Noch nicht einmal das vollständige Zusammenpressen bräuchte es um die Pumpwirkung eines Venengefäßes in Gang zu bringen. Selbst geringe Volumenveränderungen würden das Blut in Strömung versetzten. Das einfach aufgebaute Strahlkissen rückt dadurch in die zentrale Rolle als Pumpbalg. Es bestehend aus lockerem Bindegewebe mit vereinzelten Fettzellen, gespickt mit nicht klar abgegrenzten kollagenen Faserbündeln und hat dadurch eine besonders elastische Konsistenz. Die plastische Gestaltsänderung während einer Druckkompensation im Huf, presst es beim aufhufen gegen die axiale Knorpelwand.
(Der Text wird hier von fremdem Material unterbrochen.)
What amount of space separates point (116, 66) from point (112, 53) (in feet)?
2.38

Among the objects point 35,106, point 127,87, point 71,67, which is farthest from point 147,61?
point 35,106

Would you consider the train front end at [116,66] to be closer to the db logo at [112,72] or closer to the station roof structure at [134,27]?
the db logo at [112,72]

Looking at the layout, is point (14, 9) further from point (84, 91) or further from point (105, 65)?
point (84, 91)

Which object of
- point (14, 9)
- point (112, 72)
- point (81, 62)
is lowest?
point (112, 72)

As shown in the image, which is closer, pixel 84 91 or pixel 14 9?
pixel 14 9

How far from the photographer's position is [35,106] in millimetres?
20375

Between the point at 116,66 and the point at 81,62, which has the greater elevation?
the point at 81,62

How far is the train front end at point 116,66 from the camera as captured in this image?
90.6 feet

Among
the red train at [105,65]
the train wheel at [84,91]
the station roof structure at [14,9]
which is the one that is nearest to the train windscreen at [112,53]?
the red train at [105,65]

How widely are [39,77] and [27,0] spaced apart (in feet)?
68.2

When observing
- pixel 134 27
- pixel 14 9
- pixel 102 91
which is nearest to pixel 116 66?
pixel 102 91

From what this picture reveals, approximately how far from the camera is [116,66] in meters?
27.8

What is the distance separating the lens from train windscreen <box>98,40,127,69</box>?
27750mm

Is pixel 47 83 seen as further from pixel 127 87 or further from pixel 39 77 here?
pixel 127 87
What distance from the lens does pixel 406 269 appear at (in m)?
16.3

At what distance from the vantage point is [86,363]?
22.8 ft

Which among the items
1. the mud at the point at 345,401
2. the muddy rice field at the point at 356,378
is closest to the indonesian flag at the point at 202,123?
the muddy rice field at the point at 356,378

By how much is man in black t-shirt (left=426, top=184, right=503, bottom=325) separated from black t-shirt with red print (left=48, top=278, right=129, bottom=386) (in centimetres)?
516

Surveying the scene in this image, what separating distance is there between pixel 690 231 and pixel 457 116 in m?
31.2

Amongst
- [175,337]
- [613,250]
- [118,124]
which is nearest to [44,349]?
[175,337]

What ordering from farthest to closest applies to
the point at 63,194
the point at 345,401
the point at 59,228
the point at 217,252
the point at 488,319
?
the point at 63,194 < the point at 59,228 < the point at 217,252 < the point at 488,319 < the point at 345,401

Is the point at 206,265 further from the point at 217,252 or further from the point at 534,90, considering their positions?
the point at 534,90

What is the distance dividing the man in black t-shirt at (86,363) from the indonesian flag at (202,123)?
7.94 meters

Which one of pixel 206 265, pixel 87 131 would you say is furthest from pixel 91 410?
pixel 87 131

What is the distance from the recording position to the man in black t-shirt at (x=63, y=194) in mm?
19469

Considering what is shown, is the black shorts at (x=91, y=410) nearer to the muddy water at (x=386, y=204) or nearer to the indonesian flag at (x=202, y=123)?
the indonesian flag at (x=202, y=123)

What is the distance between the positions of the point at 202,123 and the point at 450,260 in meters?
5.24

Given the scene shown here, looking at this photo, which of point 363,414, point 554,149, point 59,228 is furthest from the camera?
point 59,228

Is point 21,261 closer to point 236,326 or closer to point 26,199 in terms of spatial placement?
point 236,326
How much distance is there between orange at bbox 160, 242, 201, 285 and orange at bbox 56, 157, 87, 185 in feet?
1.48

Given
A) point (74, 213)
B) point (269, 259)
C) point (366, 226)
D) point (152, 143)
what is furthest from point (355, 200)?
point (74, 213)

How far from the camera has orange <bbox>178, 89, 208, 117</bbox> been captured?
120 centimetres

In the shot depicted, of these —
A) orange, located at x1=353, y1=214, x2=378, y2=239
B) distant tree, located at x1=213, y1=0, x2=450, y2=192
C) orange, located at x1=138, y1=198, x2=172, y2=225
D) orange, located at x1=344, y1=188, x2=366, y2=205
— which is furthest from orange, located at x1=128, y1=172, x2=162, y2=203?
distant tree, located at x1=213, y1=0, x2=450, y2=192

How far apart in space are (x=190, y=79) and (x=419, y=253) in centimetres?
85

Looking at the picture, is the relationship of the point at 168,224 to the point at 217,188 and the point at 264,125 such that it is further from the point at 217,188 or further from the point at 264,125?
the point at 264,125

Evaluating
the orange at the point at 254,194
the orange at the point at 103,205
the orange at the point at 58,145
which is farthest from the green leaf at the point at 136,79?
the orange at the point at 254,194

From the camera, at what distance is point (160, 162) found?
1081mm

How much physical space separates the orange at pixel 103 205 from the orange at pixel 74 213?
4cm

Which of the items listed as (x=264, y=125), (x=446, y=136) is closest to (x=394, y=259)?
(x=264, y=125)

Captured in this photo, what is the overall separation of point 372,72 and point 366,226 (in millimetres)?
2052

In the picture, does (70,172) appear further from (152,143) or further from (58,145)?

Dem dort schalenartig liegenden Venenplexus wird so das Blut förmlich ausgepresst. 
Ein Teil der aufgenommenen kinetischen Energie wird also nicht nur in Wärme umgewandelt, sondern auch zur Überwindung des Strömungswiderstandes im Blutkreislauf eingesetzt. Man kann also sagen, dass vier der fünf Herzen durch die Bewegung arbeiten. Dass physiologisch gut ausgerichtete Hufe im Trachtenbereich eine optimale Pumpleistug haben, versteht sich dabei von selbst.